Mapping the shape over a gradient in S and N

It can be difficult to interpret the distribution of interval values from our actual datasets, because they are irregularly distributed over S by N space. So we can drop a net over the relevant S by N gradient and sample regularly from it.

all_di_net <- all_di %>%
  select(s0, n0) %>%
  distinct()

net <- readd(dat, cache = cache) 

net <- net %>%
  mutate(s0 = rank,
         n0 = abund)

ggplot(all_di_net, aes(log(s0), log(n0))) +
  geom_point() +
  geom_vline(xintercept = log(200)) +
  geom_hline(yintercept = c(log(404420))) +
  geom_point(data = net, color = "purple")

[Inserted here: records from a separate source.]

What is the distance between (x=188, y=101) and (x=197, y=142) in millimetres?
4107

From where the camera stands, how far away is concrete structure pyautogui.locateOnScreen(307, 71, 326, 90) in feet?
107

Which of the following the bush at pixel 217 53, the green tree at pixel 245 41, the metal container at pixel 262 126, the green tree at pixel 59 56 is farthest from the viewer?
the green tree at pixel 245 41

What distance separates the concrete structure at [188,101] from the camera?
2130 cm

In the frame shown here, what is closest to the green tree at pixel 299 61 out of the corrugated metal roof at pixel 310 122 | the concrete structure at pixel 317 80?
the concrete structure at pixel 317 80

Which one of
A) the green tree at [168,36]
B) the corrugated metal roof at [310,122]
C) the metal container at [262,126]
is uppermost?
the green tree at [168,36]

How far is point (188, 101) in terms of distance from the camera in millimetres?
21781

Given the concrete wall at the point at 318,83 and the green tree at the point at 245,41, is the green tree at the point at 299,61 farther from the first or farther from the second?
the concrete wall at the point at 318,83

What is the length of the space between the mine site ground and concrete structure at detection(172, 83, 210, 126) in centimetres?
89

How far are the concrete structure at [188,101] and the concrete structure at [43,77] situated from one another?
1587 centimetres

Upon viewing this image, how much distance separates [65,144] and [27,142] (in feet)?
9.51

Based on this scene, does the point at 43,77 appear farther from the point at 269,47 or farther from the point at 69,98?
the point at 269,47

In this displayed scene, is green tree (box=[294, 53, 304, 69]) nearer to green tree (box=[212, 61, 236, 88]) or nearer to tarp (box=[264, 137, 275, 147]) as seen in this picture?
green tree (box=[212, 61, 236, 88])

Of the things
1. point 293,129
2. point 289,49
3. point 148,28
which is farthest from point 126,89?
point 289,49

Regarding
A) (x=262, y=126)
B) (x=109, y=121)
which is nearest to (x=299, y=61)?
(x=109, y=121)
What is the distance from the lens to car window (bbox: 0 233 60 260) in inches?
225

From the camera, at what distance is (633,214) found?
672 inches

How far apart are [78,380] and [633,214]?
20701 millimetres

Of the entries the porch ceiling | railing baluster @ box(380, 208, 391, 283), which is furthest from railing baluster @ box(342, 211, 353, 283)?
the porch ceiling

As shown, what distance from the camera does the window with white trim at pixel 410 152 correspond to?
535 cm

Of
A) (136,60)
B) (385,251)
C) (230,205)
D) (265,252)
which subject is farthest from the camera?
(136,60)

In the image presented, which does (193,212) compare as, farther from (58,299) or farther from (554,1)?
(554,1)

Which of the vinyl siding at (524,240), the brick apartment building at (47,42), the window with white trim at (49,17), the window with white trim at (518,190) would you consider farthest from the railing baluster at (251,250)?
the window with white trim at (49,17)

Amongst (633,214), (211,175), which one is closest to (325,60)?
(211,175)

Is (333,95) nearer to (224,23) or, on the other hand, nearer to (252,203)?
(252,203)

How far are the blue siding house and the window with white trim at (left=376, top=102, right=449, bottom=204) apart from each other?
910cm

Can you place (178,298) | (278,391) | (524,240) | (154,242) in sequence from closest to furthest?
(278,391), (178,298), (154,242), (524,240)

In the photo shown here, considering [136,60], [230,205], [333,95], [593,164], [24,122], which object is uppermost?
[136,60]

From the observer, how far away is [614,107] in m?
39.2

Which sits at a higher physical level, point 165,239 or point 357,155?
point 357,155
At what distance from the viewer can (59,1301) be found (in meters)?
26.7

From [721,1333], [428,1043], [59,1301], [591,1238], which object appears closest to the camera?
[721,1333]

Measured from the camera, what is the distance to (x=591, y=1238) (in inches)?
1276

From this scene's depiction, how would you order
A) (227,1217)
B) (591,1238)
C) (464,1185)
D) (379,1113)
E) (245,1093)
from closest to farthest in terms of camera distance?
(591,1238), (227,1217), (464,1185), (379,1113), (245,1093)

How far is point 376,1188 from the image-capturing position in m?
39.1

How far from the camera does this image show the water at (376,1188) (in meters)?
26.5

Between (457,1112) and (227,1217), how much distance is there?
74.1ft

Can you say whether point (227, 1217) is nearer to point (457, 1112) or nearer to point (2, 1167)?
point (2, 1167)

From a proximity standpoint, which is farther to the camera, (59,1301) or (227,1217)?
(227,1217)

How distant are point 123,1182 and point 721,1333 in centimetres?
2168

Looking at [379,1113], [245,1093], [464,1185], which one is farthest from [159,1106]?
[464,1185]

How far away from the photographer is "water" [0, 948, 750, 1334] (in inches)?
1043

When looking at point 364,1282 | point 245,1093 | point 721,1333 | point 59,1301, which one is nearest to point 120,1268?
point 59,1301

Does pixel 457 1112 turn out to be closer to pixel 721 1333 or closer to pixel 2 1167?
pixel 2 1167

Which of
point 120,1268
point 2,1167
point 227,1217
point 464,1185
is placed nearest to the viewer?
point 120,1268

Here is how these 95% intervals vary over the net of points:

ggplot(filter(net_summary, s0 > 2, skew_unique > 1), aes(log(s0), log(n0), color = skew_95_ratio_1t)) +
  geom_point() +
  theme_bw() +
  scale_color_viridis_c()

ggplot(filter(net_summary,simpson_unique > 1), aes(log(s0), log(n0), color = simpson_95_ratio_1t)) +
  geom_point() +
  theme_bw() +
  scale_color_viridis_c(option = "plamsa")

ggplot(filter(net_summary, s0 > 2), aes(x = log_nparts, y = skew_95_ratio_1t, color = log(n0/s0))) +
  geom_point() +
  theme_bw()


ggplot(net_summary, aes(x = log_nparts, y = simpson_95_ratio_1t, color = log(n0/s0))) +
  geom_point() +
  theme_bw()